Work instructions
Set down, word for word, every line of the items from the line containing "What is the spatial" through the last line of the items.

Given records
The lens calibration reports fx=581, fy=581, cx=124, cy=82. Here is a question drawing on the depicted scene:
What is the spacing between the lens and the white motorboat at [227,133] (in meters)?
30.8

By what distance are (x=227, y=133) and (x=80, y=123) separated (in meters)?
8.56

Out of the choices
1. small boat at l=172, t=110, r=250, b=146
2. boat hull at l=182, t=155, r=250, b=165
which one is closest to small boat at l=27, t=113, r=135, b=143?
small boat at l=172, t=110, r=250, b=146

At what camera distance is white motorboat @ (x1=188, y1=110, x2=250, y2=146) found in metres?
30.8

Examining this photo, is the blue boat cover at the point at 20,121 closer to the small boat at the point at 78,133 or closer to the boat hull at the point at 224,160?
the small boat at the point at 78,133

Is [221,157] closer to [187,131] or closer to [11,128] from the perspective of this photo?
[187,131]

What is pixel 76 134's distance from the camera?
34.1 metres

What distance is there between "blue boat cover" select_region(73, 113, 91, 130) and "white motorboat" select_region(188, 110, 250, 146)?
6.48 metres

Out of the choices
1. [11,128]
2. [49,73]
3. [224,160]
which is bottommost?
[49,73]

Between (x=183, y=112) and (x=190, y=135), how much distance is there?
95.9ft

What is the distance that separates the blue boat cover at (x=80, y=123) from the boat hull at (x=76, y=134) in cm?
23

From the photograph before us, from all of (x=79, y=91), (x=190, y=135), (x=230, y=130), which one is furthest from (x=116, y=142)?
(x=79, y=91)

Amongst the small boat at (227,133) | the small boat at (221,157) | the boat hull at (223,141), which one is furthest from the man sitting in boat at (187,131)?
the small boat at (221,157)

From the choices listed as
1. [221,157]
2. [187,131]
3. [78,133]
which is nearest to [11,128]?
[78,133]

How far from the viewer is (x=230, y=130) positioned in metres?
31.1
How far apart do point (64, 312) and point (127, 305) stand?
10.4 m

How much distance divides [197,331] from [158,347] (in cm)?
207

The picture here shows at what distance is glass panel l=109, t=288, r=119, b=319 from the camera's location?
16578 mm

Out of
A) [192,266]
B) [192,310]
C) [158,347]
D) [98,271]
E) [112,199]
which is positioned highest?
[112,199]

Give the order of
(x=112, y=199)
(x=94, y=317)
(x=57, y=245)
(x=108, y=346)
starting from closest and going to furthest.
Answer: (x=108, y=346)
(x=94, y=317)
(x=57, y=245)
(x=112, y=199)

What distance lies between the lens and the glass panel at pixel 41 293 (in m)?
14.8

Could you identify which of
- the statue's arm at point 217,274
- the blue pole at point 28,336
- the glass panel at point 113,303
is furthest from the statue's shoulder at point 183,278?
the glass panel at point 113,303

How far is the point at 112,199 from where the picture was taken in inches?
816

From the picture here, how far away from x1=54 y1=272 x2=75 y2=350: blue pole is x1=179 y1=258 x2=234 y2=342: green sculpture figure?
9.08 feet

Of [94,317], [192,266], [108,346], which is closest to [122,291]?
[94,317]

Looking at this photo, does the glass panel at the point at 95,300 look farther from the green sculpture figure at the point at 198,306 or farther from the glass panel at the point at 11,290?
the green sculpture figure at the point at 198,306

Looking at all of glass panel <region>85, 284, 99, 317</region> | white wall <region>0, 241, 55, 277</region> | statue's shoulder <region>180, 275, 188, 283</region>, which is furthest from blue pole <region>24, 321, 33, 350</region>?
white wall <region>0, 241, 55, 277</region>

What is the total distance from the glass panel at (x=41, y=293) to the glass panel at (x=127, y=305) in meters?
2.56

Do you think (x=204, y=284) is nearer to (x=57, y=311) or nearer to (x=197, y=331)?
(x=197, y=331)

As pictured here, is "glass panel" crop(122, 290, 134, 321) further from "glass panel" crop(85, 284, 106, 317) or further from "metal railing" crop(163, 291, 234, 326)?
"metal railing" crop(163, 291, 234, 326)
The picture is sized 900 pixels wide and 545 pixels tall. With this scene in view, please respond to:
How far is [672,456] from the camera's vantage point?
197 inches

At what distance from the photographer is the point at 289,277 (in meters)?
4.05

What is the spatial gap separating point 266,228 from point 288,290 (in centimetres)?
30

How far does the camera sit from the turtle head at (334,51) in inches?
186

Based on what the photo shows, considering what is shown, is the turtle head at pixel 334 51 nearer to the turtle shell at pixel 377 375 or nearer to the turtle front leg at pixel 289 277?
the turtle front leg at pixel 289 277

Answer for this exercise
What is the spatial gap separating point 266,228 from point 288,290 (in centimetres)?
30

How far does the camera sit from the turtle head at (334,51) in inches?
186

Based on what the photo shows, considering what is shown, is the turtle head at pixel 334 51 nearer to the turtle shell at pixel 377 375 or nearer to the turtle front leg at pixel 289 277?
the turtle front leg at pixel 289 277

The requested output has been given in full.